Effets indésirables : Le traitement par l’acitrétine a des effets indésirables distinctifs généralement typiques de l’hypervitaminose A. Bien que l’incidence des effets indésirables cliniques cutanéo-muqueux soit élevée, leur gravité ne nécessite généralement pas l’arrêt du traitement, et ils sont complètement inversés à l’arrêt du traitement. Les effets indésirables sont généralement liés à la dose, bien que l’alopécie dépende également de la durée du traitement. Les réactions cutanéo-muqueuses sont les plus fréquentes – assèchement des muqueuses des yeux, du nez et des lèvres, et chéilite chez presque tous les patients. Les autres symptômes cliniques comprennent l’alopécie, la desquamation de la peau, le prurit et une peau « collante ». Des modifications du profil lipidique sont souvent observées. Une hypertriglycéridémie apparaît chez 35 % des patients traités par l’acitrétine 50 mg/jour, mais des augmentations du cholestérol sérique sont moins fréquemment rapportées. Les taux d’enzymes hépatiques sont également affectés négativement, des hépatites ont été rapportées et le traitement par acitrétine peut avoir un effet indésirable sur les os. Comme pour l’étrétinate, l’acitrétine est un puissant tératogène.

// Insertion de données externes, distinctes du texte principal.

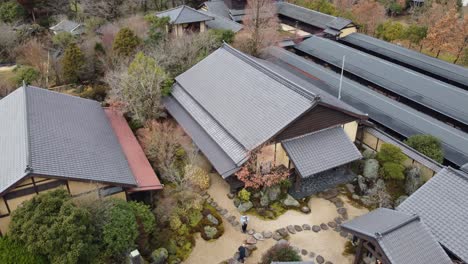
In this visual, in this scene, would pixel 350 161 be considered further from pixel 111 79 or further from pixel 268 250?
pixel 111 79

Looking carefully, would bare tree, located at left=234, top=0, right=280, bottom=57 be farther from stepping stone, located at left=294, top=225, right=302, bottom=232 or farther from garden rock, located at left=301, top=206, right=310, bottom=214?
stepping stone, located at left=294, top=225, right=302, bottom=232

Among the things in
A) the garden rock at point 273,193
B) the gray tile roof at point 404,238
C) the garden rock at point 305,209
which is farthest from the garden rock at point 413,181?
the garden rock at point 273,193

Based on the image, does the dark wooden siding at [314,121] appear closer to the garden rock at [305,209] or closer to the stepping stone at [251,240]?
the garden rock at [305,209]

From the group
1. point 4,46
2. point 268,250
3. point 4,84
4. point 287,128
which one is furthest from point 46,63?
point 268,250

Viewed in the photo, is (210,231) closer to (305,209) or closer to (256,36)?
(305,209)

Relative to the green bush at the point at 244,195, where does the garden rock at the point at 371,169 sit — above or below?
above

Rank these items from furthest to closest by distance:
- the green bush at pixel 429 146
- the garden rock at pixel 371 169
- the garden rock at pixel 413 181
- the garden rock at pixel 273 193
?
the garden rock at pixel 371 169, the green bush at pixel 429 146, the garden rock at pixel 413 181, the garden rock at pixel 273 193

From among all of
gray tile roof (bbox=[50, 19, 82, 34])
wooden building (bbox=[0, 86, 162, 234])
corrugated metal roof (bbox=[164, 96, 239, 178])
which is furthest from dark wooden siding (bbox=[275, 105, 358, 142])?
gray tile roof (bbox=[50, 19, 82, 34])

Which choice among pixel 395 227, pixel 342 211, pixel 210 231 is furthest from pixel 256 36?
pixel 395 227
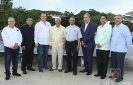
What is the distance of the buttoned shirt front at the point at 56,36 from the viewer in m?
5.00

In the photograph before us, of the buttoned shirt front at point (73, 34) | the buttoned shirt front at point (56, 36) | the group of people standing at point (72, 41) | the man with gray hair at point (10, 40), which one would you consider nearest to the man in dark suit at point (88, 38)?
the group of people standing at point (72, 41)

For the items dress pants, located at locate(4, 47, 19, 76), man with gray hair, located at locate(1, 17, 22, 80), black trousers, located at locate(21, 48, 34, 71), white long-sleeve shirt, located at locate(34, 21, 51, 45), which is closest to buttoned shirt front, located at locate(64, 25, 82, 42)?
white long-sleeve shirt, located at locate(34, 21, 51, 45)

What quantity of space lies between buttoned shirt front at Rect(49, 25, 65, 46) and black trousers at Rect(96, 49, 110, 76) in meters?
0.99

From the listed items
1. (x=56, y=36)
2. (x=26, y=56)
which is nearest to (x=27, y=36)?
(x=26, y=56)

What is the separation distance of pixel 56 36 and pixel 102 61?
1.29 metres

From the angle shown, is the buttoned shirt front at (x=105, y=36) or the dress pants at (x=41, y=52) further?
the dress pants at (x=41, y=52)

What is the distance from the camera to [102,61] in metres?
4.63

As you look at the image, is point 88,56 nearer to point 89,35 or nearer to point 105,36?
point 89,35

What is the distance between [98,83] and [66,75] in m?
0.89

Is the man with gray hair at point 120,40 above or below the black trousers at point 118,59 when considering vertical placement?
above

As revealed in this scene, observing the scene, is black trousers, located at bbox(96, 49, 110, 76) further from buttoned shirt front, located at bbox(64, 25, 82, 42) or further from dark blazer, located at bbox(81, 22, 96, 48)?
buttoned shirt front, located at bbox(64, 25, 82, 42)

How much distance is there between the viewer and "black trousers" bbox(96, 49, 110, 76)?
4473 millimetres

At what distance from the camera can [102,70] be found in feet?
15.4

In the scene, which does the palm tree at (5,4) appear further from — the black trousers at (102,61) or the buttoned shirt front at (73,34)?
the black trousers at (102,61)
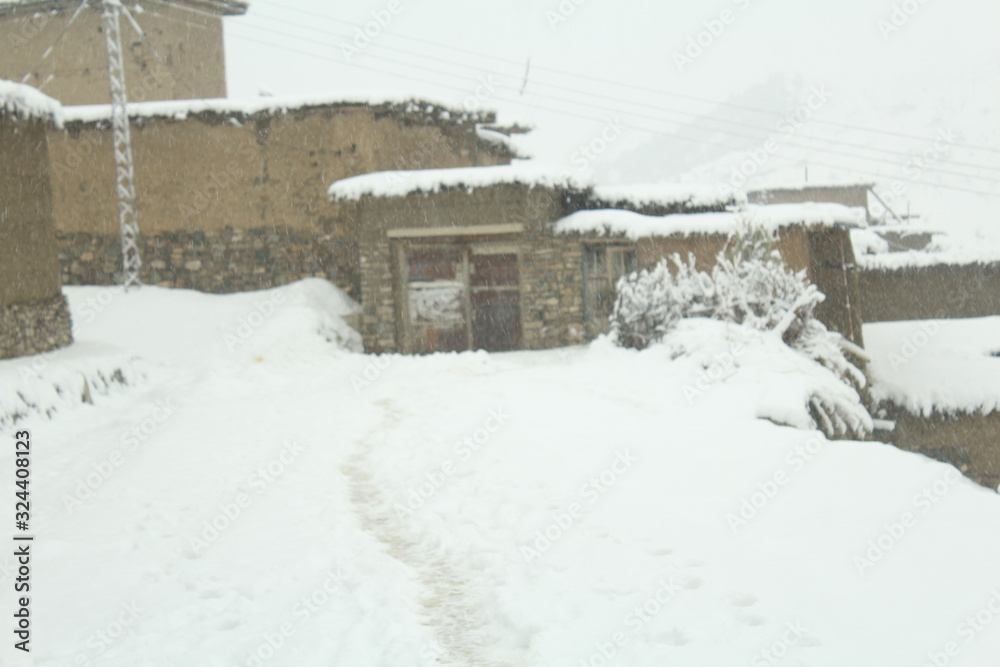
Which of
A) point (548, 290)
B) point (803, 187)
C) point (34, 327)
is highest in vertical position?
point (803, 187)

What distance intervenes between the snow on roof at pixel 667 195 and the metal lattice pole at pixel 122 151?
855 centimetres

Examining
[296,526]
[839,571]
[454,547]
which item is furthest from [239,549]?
[839,571]

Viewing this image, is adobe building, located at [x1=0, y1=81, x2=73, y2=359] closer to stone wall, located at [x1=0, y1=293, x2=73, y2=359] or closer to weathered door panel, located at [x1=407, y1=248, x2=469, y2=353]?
stone wall, located at [x1=0, y1=293, x2=73, y2=359]

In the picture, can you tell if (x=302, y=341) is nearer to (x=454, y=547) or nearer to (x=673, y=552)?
(x=454, y=547)

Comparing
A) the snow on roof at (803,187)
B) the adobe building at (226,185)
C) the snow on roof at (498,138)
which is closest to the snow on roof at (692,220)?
the adobe building at (226,185)

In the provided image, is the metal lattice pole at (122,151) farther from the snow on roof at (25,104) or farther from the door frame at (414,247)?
the door frame at (414,247)

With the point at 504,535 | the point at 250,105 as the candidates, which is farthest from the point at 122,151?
the point at 504,535

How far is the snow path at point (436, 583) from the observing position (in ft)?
13.0

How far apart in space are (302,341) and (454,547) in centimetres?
934

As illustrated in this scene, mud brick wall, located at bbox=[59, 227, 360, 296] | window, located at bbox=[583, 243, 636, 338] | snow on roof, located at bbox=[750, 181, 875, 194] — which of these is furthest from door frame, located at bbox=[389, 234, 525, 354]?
snow on roof, located at bbox=[750, 181, 875, 194]

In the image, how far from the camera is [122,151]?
1619 centimetres

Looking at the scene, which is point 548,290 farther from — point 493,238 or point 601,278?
point 493,238

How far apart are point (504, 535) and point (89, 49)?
65.9 ft

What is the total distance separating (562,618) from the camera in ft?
13.3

Posologie et administration : La posologie initiale de l’acitrétine a généralement été comprise entre 10 et 75 mg/jour par voie orale. Après quelques semaines, la dose doit être ajustée individuellement pour obtenir une réponse thérapeutique optimale avec des effets indésirables tolérables. Les doses d’entretien dans ces essais ont varié de 30 à 50 mg/jour. Certaines autorités préconisent un traitement à faible dose au début, suivi d’une augmentation progressive de la dose. En raison de sa puissante tératogénicité et de la détection d’étrétinate chez les patients traités par l’acitrétine, le médicament est contre-indiqué chez les femmes en âge de procréer, à moins que des mesures contraceptives efficaces ne soient adoptées. Il est essentiel d’éviter toute grossesse pendant une période complète de 2 ans après la fin du traitement, au lieu des 2 mois préconisés précédemment.